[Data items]
···
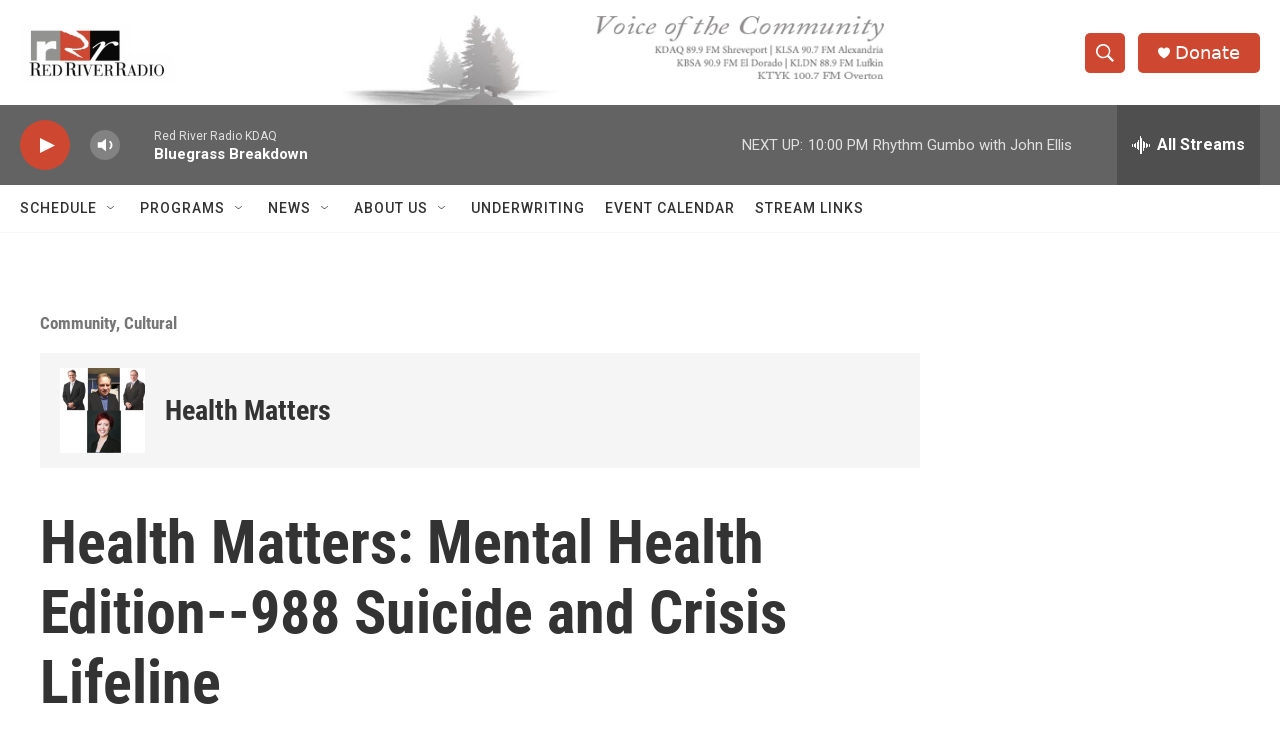

--- FILE ---
content_type: text/html; charset=utf-8
request_url: https://www.google.com/recaptcha/api2/aframe
body_size: 266
content:
<!DOCTYPE HTML><html><head><meta http-equiv="content-type" content="text/html; charset=UTF-8"></head><body><script nonce="Q0cDlXFqjZrH0uoEiAc2NA">/** Anti-fraud and anti-abuse applications only. See google.com/recaptcha */ try{var clients={'sodar':'https://pagead2.googlesyndication.com/pagead/sodar?'};window.addEventListener("message",function(a){try{if(a.source===window.parent){var b=JSON.parse(a.data);var c=clients[b['id']];if(c){var d=document.createElement('img');d.src=c+b['params']+'&rc='+(localStorage.getItem("rc::a")?sessionStorage.getItem("rc::b"):"");window.document.body.appendChild(d);sessionStorage.setItem("rc::e",parseInt(sessionStorage.getItem("rc::e")||0)+1);localStorage.setItem("rc::h",'1768708490412');}}}catch(b){}});window.parent.postMessage("_grecaptcha_ready", "*");}catch(b){}</script></body></html>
···
YOUR INSTRUCTIONS -
Please write out all of the data verbatim, with no pictures in the copy.

REPLY -
--- FILE ---
content_type: text/html; charset=utf-8
request_url: https://www.google.com/recaptcha/api2/aframe
body_size: 266
content:
<!DOCTYPE HTML><html><head><meta http-equiv="content-type" content="text/html; charset=UTF-8"></head><body><script nonce="Q0cDlXFqjZrH0uoEiAc2NA">/** Anti-fraud and anti-abuse applications only. See google.com/recaptcha */ try{var clients={'sodar':'https://pagead2.googlesyndication.com/pagead/sodar?'};window.addEventListener("message",function(a){try{if(a.source===window.parent){var b=JSON.parse(a.data);var c=clients[b['id']];if(c){var d=document.createElement('img');d.src=c+b['params']+'&rc='+(localStorage.getItem("rc::a")?sessionStorage.getItem("rc::b"):"");window.document.body.appendChild(d);sessionStorage.setItem("rc::e",parseInt(sessionStorage.getItem("rc::e")||0)+1);localStorage.setItem("rc::h",'1768708490412');}}}catch(b){}});window.parent.postMessage("_grecaptcha_ready", "*");}catch(b){}</script></body></html>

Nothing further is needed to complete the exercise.